The Washington Post Thursday is running a reasonable story related to the Russia scandal. Yes, that’s news.
Post White House reporter Abby Philip, who unfortunately will gain nothing from her organization by getting a compliment from a conservative news site like this, wrote a piece that suggests — without denying the possibility that Russia collusion occurred — that inexperience and political urgency may have informed Donald Trump Jr.’s decision to meet on June 9, 2016, with someone with Russian government ties peddling dirt on Hillary Clinton.
Trump Jr., the piece notes, “had no previous political experience,” the campaign was disorganized, and his father had just two days earlier promised to give a speech oozing out a host of slimy details about Bill and Hillary Clinton. The speech was never given.
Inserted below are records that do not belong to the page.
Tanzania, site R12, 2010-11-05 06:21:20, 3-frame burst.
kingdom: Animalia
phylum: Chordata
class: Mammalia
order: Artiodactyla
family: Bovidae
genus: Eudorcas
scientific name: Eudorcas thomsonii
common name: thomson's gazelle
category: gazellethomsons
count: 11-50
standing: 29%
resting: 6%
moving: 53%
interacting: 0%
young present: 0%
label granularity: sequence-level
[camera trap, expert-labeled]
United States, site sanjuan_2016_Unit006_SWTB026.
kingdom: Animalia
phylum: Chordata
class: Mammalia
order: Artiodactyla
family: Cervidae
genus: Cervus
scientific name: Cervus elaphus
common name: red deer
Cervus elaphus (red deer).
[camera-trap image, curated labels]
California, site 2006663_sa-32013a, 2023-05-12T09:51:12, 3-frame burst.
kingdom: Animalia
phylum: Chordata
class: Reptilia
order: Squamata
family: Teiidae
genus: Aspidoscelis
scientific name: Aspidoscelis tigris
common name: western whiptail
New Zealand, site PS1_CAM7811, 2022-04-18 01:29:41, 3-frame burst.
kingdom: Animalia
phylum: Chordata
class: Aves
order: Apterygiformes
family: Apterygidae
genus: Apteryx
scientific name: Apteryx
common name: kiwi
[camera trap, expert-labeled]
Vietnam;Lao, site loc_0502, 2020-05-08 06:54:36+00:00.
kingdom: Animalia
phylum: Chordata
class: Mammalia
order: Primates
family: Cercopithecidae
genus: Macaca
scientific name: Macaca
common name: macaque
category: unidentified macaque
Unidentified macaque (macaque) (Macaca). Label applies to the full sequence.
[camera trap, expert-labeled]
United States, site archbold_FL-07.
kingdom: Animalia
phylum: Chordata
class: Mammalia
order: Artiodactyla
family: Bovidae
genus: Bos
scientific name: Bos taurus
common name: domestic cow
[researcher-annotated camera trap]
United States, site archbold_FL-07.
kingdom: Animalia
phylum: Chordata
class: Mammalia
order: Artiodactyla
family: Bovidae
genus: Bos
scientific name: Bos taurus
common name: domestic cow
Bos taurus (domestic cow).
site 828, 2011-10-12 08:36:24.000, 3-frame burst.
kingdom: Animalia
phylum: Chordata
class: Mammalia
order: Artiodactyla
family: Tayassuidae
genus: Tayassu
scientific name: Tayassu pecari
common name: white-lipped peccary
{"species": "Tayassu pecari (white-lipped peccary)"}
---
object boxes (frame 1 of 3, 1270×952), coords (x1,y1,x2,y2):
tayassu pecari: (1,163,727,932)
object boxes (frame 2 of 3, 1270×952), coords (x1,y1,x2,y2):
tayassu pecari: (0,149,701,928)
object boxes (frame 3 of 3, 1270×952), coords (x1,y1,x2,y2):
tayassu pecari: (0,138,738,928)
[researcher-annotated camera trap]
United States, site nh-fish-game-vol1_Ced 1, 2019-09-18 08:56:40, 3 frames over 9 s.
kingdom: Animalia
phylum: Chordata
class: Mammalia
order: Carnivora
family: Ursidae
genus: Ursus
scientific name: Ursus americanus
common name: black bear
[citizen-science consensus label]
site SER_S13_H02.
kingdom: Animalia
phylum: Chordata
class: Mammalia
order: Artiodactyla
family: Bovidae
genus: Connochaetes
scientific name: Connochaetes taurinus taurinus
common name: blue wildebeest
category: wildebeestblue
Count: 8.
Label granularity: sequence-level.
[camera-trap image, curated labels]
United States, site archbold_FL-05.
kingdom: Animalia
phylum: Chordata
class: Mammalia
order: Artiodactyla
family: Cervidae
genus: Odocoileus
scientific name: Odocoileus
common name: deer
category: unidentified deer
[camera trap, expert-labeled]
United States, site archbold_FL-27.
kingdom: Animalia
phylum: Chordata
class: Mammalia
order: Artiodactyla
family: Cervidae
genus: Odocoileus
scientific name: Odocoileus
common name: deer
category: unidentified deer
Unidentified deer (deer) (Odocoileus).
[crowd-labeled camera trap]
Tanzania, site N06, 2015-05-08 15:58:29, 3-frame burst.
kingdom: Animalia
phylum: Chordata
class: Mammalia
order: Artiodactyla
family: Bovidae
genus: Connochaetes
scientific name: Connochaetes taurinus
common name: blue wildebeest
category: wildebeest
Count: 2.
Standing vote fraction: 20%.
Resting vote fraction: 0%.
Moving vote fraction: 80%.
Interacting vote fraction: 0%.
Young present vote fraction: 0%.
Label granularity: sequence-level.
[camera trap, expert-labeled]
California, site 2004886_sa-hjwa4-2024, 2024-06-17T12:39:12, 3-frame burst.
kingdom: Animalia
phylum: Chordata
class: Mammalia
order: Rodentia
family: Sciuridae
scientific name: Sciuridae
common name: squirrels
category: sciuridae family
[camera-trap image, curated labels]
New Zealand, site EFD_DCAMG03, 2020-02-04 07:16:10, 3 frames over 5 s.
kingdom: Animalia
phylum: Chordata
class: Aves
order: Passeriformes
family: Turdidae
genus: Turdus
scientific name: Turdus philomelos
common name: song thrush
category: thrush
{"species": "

According to multiple former campaign officials and observers, Trump’s children knew very little about how campaigns were supposed to respond to offers from foreign, adversarial governments.
“I worked on a campaign in 2007 and 2008, and I was the Russia adviser to President Obama and we vetted these kinds of meetings very closely, precisely to avoid even the appearance of something like this,” said Michael McFaul, a former U.S. ambassador to Russia. “That was my experience, that was my job. I’m not sure who did this for the Trump campaign, but that was my job.”
On the campaign trail that week and on social media, Trump had begun ramping up his attacks on Clinton, drawing attention to her “missing” emails and promising to unspool a web of corruption during her time as secretary of state.
To former Clinton aides, Trump’s promise of damaging information at the June 7 news conference takes on new meaning in light of the revelations about Trump Jr.’s meeting with Veselnitskaya.
If only the rest of the media could provide such balance to their coverage, maybe they wouldn’t be discrediting themselves, in some cases probably fatally, with conservatives and many independent thinkers who want serious journalism instead of Washington groupthink.